On Sunday, Kyle and I went "jeeping." He bought an older jeep from his boss back in January. This past weekend was the first time we could take it out and experience summer in it. We drove to a road south of Alma, hoping to cross Mosquito Pass toward Leadville. However, the road was still closed due to snow at the summit. We found some great trails to explore, though. I was jostled around in my seat quite a bit. It was great!
One of the roads we were on passed by an old mine. Naturally, we had to explore. The building looked like it was about to fall over at any moment, but Kyle still scaled the steps and rafters to explore the three stories. Even though he told me it was still well-built and sturdy, I stuck to the first stairway and let him wander without me. We also investigated the surrounding buildings, bunkhouses and outhouses.
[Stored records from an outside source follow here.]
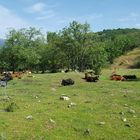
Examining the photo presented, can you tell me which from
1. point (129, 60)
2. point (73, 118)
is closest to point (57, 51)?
point (73, 118)

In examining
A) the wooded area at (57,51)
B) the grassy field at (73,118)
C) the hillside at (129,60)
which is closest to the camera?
the grassy field at (73,118)

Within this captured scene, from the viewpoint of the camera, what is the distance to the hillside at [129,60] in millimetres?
140250

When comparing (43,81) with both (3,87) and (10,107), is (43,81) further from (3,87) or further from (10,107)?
(10,107)

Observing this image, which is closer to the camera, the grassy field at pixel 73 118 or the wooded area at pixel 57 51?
the grassy field at pixel 73 118

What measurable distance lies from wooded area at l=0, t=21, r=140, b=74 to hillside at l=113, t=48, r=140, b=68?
44.9 meters

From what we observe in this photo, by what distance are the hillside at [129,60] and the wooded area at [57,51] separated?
4486 centimetres

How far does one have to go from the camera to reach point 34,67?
101875mm

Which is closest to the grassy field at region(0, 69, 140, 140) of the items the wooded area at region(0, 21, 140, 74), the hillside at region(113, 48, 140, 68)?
the wooded area at region(0, 21, 140, 74)

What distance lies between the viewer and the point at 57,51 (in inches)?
3319

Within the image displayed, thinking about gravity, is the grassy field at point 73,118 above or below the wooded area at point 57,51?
below

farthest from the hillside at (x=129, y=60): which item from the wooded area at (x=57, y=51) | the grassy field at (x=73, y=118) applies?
the grassy field at (x=73, y=118)

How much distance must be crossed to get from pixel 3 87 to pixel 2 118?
1802 centimetres

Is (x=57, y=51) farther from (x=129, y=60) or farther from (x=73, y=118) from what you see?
(x=129, y=60)

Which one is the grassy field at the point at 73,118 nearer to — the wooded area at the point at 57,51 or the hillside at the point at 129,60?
the wooded area at the point at 57,51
One of the houses still had painted patches of plaster on the walls and the skeleton of an old stove in the kitchen. It was pretty amazing to be walking through history like that.
There were two men panning for gold in the river that ran by the mine. Kyle and I each found tiny nuggets of a gold-colored metal, so we decided to ask them how you could tell if something was gold or not. Finally, Kyle showed him the itty bitty piece he had found and the man said, "No, that's a cubular piece of pyrite or some other kind of metallic substance. If it were gold, it would flatten in response to pressure, not break apart. Also, even if you shade gold, it will continue to shine, rather than going flat like this." Bummer. But at least we have a sample of what is not gold... Any guesses as to what Kyle bought on EBay the day after our excursion? A gold panning kit! You never know...
As we were walking around the area of the mine, the ground, the river, everything, shimmered. It turns out there is a lot of mica in the area, which shines with a golden tone when the lit hits it. It made me think of how crazy it must have driven those miners. You're looking for the real thing, yet there are shimmering imposters all around you, all the time. Not to mention the concentration of pyrite (fool's gold) in the area... I wonder if anyone ever saw real gold and wrote it off because they were so used to seeing the fake stuff so regularly? A shimmer with no value; how misleading. How many things surround us every day that have those same properties--they appear to be promising, but they're worth nothing in the end...
I tried to find a description online of how to identify gold, and one contributor said something to the effect of, "Once you find gold in your pan you'll never have trouble identifying it again. Once you've seen the real thing, you know what you're looking for from then on and you'll never be fooled again."
So, maybe that's the key. You have to see the real thing in order to be able to identify the fakes. Until then, many things can appear to be true and valuable, even if they're not.
Lord, may I see the world through what I know to be real, so that everything fake loses its misleading allure and appeal.